The offset 24570 takes us to start of the first freelist trunk page. There we find an array of 4 byte big endian integers. The first four bytes (highlighted in green) decoded big endian denote the page number of the next freelist trunk page - in this case the value of the first four bytes is zero indicating that there is no more free freelist trunk pages. The second four bytes (highlighted in blue), in this case 0x00 0x00 0x00 0x45 when decoded as a 32 bit integer big endian give a value of decimal 69 - this is the number of leaf page pointers to follow. The remaining 69 blocks of 4 bytes (alternately highlighted in green and blue in the screen shot) each represent, when decoded as a 32 bit integer big endian, the page number of a free page. Examination of each free page revealed that the entire page had been zeroed out - although this may be a function of the application using the database, not a function of SQLite itself.


Pointer map pages
Pointer map pages will only exist if the database is auto-vacuum capable and the value within the 4 bytes of the database header at offset 52 is non zero. In a database with pointer map pages, the first pointer map page is page 2. The first byte of a pointer map page is one of five values 0x01, 0x02, 0x03, 0x04 or 0x05. Many of the databases we have a forensic interest in are not auto-vacuum capable and therefore do not have pointer map pages, however where they do (iPhone SMS.db for example) it is possible to calculate the length of the of the SQLite database by extrapolating information from the pointer map page entries. I will cover this in my next blog post.


Locking Page
The locking page is the database page that starts at byte offset 230 (1,073,741,824) and always remains unused (i.e all zeros). Most databases will not be big enough (> 1GB) to require a locking page.


Overflow pages
Once again the SQLite.org file format notes help us out:

Sometimes, a database record stored in either an index or table B-Trees is too large to fit entirely within a B-Tree cell. In this case part of the record is stored within the B-Tree cell and the remainder stored on one or more overflow pages. The overflow pages are chained together using a singly linked list. The first 4 bytes of each overflow page is a big-endian unsigned integer value containing the page number of the next page in the list. The remaining usable database page space is available for record data.

We can calculate that for the first byte to be any value other than 0x00 there must be at least 16,777,216 pages within the database (0x01 0x00 0x00 0x00 decoded big endian). At a page size of 4096 bytes this would equate to a database size of 64 Gigabytes. In most cases therefore we can discount the first byte of overflow pages being anything other than 0x00.

▶ Problem details:
Retype the passage on SQLite database pages, starting with "Sometimes, a database" and going on through "for record data.". The listing that comes next is from a separate source.

▶ Provided material:
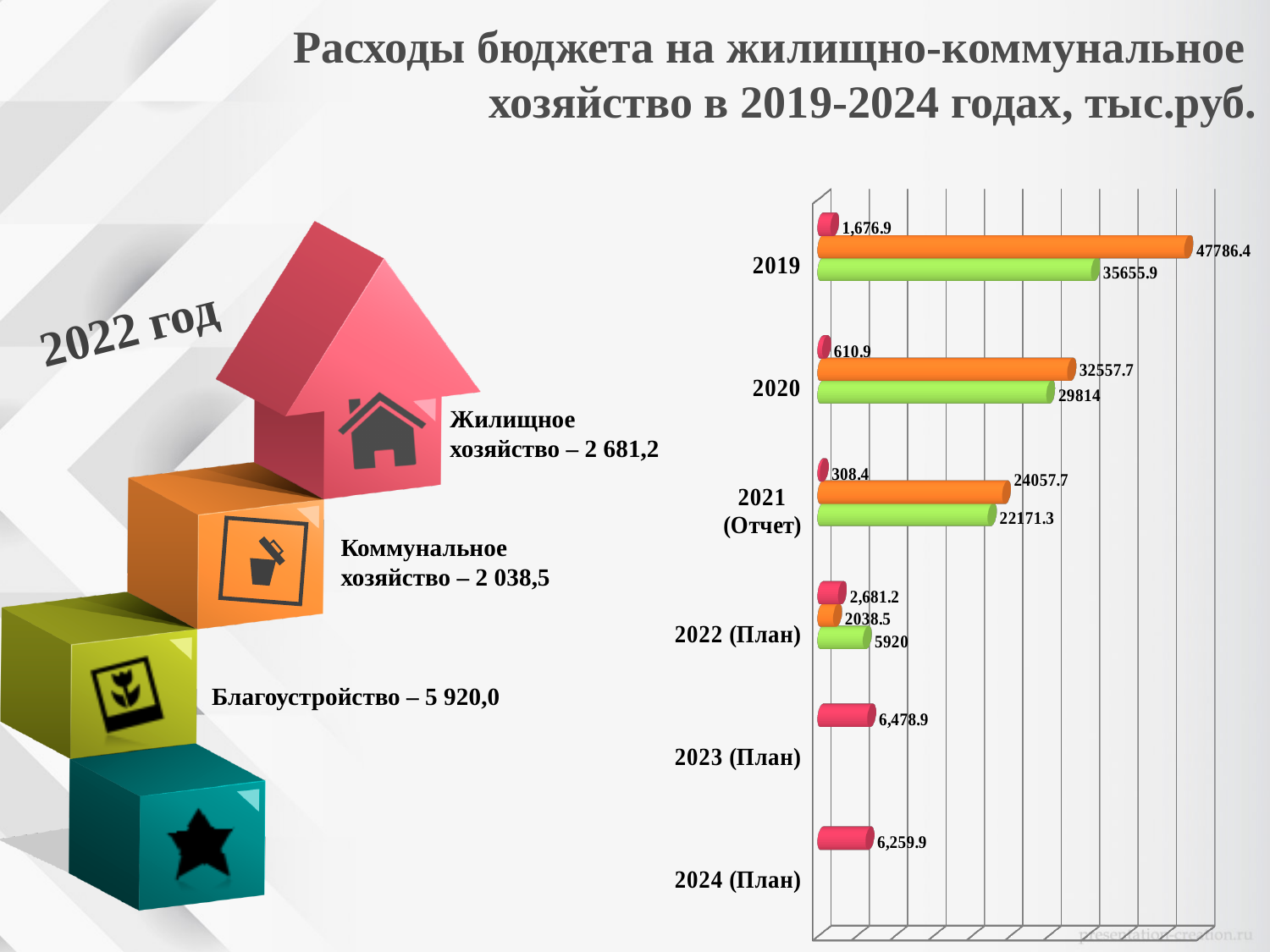
How many year categories are shown on the chart? 6 Which year has the lowest value of the pink series? 2021 (Отчет) What is the value of the green bar for 2020? 29814 Does the green series rise or fall from 2019 to 2022 (План)? fall What is the value shown for 2023 (План)? 6,478.9 What is the value of the pink bar for 2021 (Отчет)? 308.4 What is the difference between the values for 2023 (План) and 2024 (План)? 219 What is the value of the orange bar for 2019? 47786.4 What is the value of the green bar for 2022 (План)? 5920 Which year has the highest value of the orange series? 2019 What is the difference between the orange and green bars for 2019? 12130.5 Which is larger for 2022 (План): the pink bar or the orange bar? pink bar (2,681.2)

▶ Solution to the exercise:
Sometimes, a database record stored in either an index or table B-Trees is too large to fit entirely within a B-Tree cell. In this case part of the record is stored within the B-Tree cell and the remainder stored on one or more overflow pages. The overflow pages are chained together using a singly linked list. The first 4 bytes of each overflow page is a big-endian unsigned integer value containing the page number of the next page in the list. The remaining usable database page space is available for record data.